Blacklists feel safe and aren't. Say you block destructive commands with a regex hook that denies anything matching rm -rf. Looks airtight. But the agent isn't limited to typing that string — it can write a two-line Python file that does the same deletion and then run python cleanup.py, which sails straight past your rm -rf rule. That's the whole reason Level 4 inverts the logic: instead of guessing every bad command (impossible), you allow a short list of known-good ones and deny everything else by default. Same idea as a firewall: default-deny beats blacklist-everything.

• Blacklist (L3): deny what you can think of → misses what you didn't (scripts, aliases, encodings).
• Whitelist (L4): allow ~10 exact, anchored patterns → everything else is denied automatically.
• Bonus, verified: a deniedPaths rule that blocks Read(./.env) does NOT block cat .env via the shell — the path rule isn't enforced on bash (anthropics/claude-code issue #45992). Test your OWN deny rules through the shell before you trust them.

"It runs fully autonomously, no babysitting" sounds great in a pitch and terrifying to a security buyer. Skipping the human-in-the-loop means a classifier — not a person — decides whether each action is safe. Those classifiers are good, not perfect, and the honest move is to know the number. When Anthropic built auto-mode for Claude Code, they published their own evaluation: on a set of REAL over-eager actions, the full safety pipeline still let through about 17% — roughly one in six genuinely-dangerous, beyond-authorization actions slipped past. Their own words: auto-mode "is not a drop-in replacement for careful human review on high-stakes infrastructure." That's not a reason to never use it. It's the reason a confirmation step belongs on anything irreversible.

• Reported figure (Anthropic's own post): ~17% false-negative on a sample of real over-eager actions, full pipeline — not a blanket "misses 17% of everything," but enough to matter.
• The misses were usually the classifier KNOWING an action was risky but mis-judging whether the user had consented to it.
• Pre-demo move: list your agent's irreversible actions (delete, send money, email a client, push to prod) and require an explicit confirm on each — even in auto-mode.

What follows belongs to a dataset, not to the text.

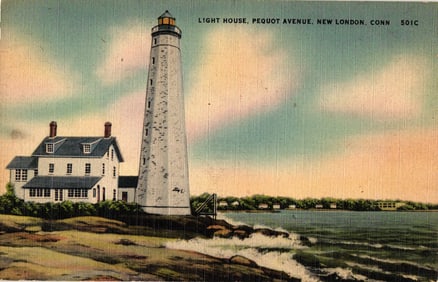 Postcard of the Pequot Avenue Light House and keeper's house in New London, Connecticut c. 1930s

Every skill or plugin you install runs with your agent's permissions. A marketplace makes that one click — and that's exactly the problem. In early 2026, the OpenClaw skill marketplace (ClawHub) was hit by a poisoning campaign nicknamed ClawHavoc: security firm Koi Security audited 2,857 skills and flagged 341 as malicious — roughly one in eight — with the bulk traced to a single coordinated operation. The payload on macOS was an info-stealer that lifted credentials, keychains, and crypto wallets, often by tricking the user into pasting a base64 command. (Other audits put the malicious rate higher; the exact percentage is contested, but the lesson isn't.) Treat a third-party skill registry the way you'd treat npm or PyPI: useful, and an attack surface.

• Pin versions. Don't auto-update skills/plugins into a client environment.
• Read what it can reach — file paths, network, secrets — before granting it. If it wants your .env, that's the whole game.
• Prefer first-party or audited skills for anything touching a customer. A clever skill isn't worth a stealer in your customer's stack.

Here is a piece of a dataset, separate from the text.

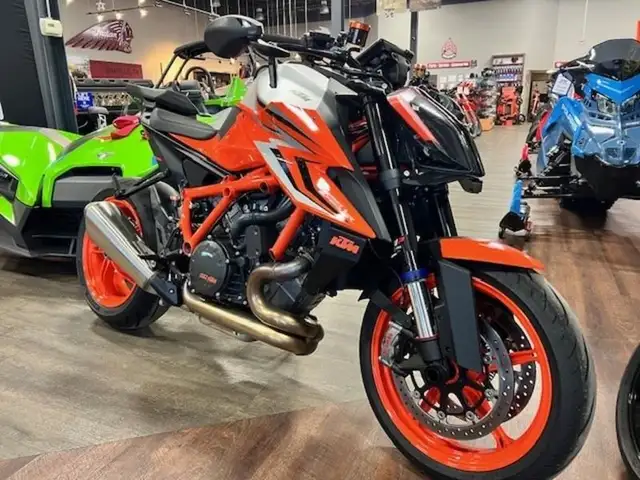 2023 KTM 1290 Super Duke R Evo in Sport Bikes in Oakville / Halton Region - Image 3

Ten minutes, the morning of the demo. Every box you can tick is an answer you can give with a straight face.

1. Shell: am I at Level 4 (whitelist) or Level 5 (no raw shell)? If I'm at L1–L3, raise it before the demo.
2. Prove it: try one off-list command live and show it gets denied. A working denial is the best slide.
3. deniedPaths: test a denied path THROUGH the shell (cat / grep), not just the file tool — confirm it's actually blocked.
4. Auto-mode: is there a human-confirm step on every irreversible action? List them out loud: delete, pay, send, deploy.
5. Sandbox: is the agent in an isolated container/VM with scoped network, not on a machine with prod creds in env?
6. Skills/plugins: are all third-party skills pinned, reviewed, and from a source I'd vouch for?
7. Secrets: are API keys scoped (least-privilege, per-customer) and rotatable — or is one god-key wired in?
8. Blast-radius answer: can I say, in one sentence, the worst thing this agent can do — and why that's acceptable?